To commemorate the 400th anniversary of Shakespeare’s death, Ohio Wesleyan Associate Professor of English and Department Chair Zack Long designed a course with the goal of having his students write a new Shakespearean play.
“What can I do that would be fun, interesting, and even a little experimental?” Long thought. The result—a cross between a literature class and a creative writing workshop—was called “How to Write Like Shakespeare.”
In this course, Long says, rather than just demonstrating their understanding of The Bard through an essay test or a critical paper, students put theory into practice, writing their own plays employing Shakespearean themes and methods.
Julia Stone ’16 says the class began by reading Two Gentlemen of Verona and Othello, and students focused not so much on the works themselves, but how the playwright was crafting his work.
“It was definitely a different way of reading Shakespeare,” Stone says.
The students then broke off into two groups—one decided to write a comedy about modern love and social media, and the other chose to create a tragedy about Tom Riddle from the Harry Potter series.
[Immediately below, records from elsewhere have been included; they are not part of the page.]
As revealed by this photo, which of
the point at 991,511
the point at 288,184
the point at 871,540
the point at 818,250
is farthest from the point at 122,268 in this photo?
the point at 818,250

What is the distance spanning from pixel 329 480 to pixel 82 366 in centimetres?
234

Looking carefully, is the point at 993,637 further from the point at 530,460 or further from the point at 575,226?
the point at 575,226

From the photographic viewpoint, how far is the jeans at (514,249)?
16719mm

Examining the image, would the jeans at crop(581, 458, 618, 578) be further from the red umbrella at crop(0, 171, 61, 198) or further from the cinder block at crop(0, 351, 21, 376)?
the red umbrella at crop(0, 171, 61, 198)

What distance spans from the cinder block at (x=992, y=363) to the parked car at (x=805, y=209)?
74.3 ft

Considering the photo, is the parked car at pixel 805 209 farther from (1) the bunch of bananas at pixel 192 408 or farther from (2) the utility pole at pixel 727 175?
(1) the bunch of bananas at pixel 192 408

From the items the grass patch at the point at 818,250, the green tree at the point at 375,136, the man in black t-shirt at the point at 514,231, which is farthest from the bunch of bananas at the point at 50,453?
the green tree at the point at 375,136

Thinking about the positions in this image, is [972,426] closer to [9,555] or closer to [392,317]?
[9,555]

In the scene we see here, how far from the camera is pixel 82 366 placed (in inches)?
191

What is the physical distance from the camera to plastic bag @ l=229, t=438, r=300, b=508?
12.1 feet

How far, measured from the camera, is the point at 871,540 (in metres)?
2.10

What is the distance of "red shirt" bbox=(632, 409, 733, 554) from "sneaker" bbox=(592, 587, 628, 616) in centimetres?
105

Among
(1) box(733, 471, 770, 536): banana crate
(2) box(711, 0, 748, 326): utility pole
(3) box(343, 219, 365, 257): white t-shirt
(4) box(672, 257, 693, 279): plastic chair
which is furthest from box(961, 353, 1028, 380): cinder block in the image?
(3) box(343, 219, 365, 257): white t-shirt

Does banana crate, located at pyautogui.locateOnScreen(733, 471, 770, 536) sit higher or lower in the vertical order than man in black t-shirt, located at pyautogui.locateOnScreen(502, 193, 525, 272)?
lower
Long says the students’ choices were made in traditional Shakespearean fashion because Shakespeare himself often took popular texts and used them to write plays because they would be “guaranteed hits.”
Hannah Simpson ’16 says a big challenge was using language from 1600, for instance, trying to figure out “where to use ‘you’ and where to use ‘thou.’” Both groups also faced the challenge of writing in verse.
The Harry Potter group developed a plot outline and then wrote directly in verse, while the social media group decided to write “barebones scenes” in contemporary language and then translate them into verse.
Students say the payoff was a new understanding about the techniques in the craft of creative writing.
Nash Bonnema ’19 says he “definitely [has] a new appreciation of mechanics and tropes.”
Jordan Waterwash ’18 adds, “I just get it now.”